It is common for liquidators (and all of us working in the insolvency industry) to work with a few firms or individuals and for referrals to predominantly be distributed amongst those. In the recent decision in Re Walton Construction Pty Ltd (In Liq); ASIC V Franklin  FCA 68, the Federal Court considered when that relationship might amount to a conflict.
The plaintiff was the Australian Securities and Investments Commission (ASIC). The fourth and fifth defendants were two companies in liquidation (Companies), and the first, second and third defendants (Liquidators) were the liquidators of the Companies, who had previously acted as administrators of the Companies.

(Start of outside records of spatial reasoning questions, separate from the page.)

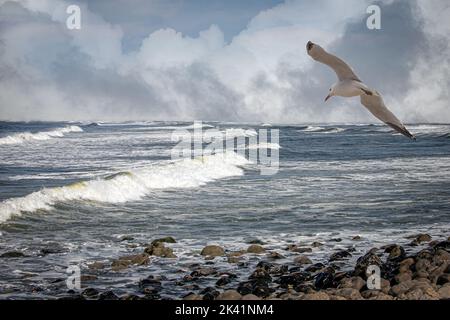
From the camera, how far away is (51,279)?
6738 mm

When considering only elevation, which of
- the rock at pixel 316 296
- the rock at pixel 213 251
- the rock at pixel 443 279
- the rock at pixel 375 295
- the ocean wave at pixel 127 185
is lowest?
the rock at pixel 375 295

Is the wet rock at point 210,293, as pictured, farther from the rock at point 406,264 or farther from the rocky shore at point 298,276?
the rock at point 406,264

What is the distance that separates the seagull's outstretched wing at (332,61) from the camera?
16.6 ft

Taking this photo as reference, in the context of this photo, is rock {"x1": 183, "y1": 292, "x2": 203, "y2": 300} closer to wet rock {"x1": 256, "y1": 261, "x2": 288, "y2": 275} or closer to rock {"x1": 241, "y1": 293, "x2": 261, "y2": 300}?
rock {"x1": 241, "y1": 293, "x2": 261, "y2": 300}

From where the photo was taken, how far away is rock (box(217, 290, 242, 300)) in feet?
18.4

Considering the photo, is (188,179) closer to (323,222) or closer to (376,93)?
(323,222)

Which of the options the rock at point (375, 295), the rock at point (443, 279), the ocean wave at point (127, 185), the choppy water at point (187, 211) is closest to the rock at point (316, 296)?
the rock at point (375, 295)

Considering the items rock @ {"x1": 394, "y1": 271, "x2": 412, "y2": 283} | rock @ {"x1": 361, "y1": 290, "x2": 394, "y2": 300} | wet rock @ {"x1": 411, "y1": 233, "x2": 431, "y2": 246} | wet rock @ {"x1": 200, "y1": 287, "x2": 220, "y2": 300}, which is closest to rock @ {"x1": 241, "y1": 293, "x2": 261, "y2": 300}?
wet rock @ {"x1": 200, "y1": 287, "x2": 220, "y2": 300}

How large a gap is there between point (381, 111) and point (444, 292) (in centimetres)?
194

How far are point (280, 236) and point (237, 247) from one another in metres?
1.03

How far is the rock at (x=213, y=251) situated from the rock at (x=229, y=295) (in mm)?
2129

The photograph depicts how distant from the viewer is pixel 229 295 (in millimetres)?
5648

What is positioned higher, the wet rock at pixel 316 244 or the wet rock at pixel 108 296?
the wet rock at pixel 316 244

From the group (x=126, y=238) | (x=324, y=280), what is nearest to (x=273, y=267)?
(x=324, y=280)
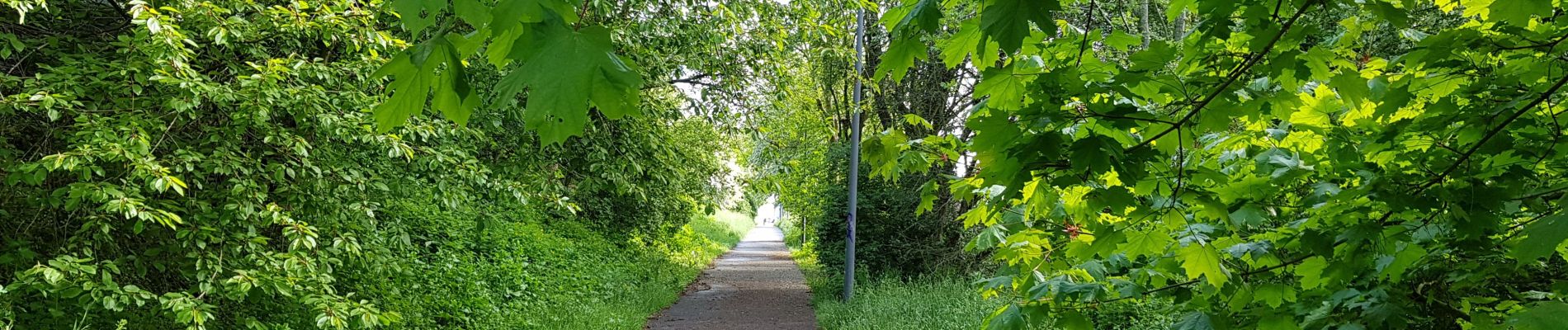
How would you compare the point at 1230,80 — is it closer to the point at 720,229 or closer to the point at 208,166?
the point at 208,166

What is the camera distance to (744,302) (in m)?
13.1

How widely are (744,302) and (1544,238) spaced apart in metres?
12.0

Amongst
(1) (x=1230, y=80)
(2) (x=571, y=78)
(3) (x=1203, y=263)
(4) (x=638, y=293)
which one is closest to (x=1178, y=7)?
(1) (x=1230, y=80)

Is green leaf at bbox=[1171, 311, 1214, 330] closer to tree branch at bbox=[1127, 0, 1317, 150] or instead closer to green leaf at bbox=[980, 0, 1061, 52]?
tree branch at bbox=[1127, 0, 1317, 150]

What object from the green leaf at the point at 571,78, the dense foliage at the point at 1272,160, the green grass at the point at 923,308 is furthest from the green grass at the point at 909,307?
the green leaf at the point at 571,78

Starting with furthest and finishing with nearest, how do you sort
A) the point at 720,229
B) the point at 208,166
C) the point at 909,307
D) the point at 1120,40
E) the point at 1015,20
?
the point at 720,229 < the point at 909,307 < the point at 208,166 < the point at 1120,40 < the point at 1015,20

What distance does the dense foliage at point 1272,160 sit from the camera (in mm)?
2117

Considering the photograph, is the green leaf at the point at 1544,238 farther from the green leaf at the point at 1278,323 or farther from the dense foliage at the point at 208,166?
the dense foliage at the point at 208,166

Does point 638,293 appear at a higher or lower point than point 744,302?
higher

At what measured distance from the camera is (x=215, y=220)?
15.4 ft

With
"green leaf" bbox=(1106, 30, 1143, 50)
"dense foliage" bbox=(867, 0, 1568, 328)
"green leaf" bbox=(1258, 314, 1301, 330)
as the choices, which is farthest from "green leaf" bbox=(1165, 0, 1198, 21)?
"green leaf" bbox=(1258, 314, 1301, 330)

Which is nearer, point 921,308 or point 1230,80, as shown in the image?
point 1230,80

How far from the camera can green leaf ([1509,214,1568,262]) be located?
4.66 ft

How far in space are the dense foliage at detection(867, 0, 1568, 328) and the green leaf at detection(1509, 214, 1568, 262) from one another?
24.1 inches
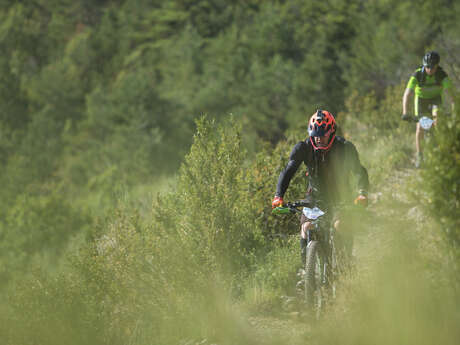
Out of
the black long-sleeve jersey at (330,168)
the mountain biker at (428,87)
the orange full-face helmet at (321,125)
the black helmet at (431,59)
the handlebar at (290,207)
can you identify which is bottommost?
the handlebar at (290,207)

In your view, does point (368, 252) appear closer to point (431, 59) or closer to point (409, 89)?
point (409, 89)

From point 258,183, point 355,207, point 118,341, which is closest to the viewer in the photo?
point 355,207

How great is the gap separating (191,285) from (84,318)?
4.14ft

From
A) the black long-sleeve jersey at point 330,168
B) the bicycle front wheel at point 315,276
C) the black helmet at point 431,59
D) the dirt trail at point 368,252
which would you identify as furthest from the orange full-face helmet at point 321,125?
the black helmet at point 431,59

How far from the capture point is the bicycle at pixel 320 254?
4.67m

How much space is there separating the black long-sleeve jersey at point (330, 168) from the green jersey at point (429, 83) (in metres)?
3.36

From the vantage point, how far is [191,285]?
550 centimetres

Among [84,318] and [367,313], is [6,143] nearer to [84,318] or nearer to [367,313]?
[84,318]

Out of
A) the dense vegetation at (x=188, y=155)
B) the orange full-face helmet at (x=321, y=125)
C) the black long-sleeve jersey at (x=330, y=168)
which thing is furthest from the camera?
the dense vegetation at (x=188, y=155)

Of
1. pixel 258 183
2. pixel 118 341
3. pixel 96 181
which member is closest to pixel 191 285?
pixel 118 341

The Liquidators were appointed as administrators of the Companies after referral from a business advisory and restructuring business (the Referrer). The Referrer had previously worked with the Companies prior to their collapse.
ASIC made an application for the removal of the Liquidators and further, sought a declaration that the Liquidators contravened section 436DA of the Corporations Act 2001 (the Act) because their “declaration of relevant relationships” was said to be deficient. The application was dismissed on both counts.
ASIC contended that the Liquidators should be removed for a lack of independence and impartiality because:
- Of an ongoing and prior relationship between the Referrer and the Liquidators’ firm.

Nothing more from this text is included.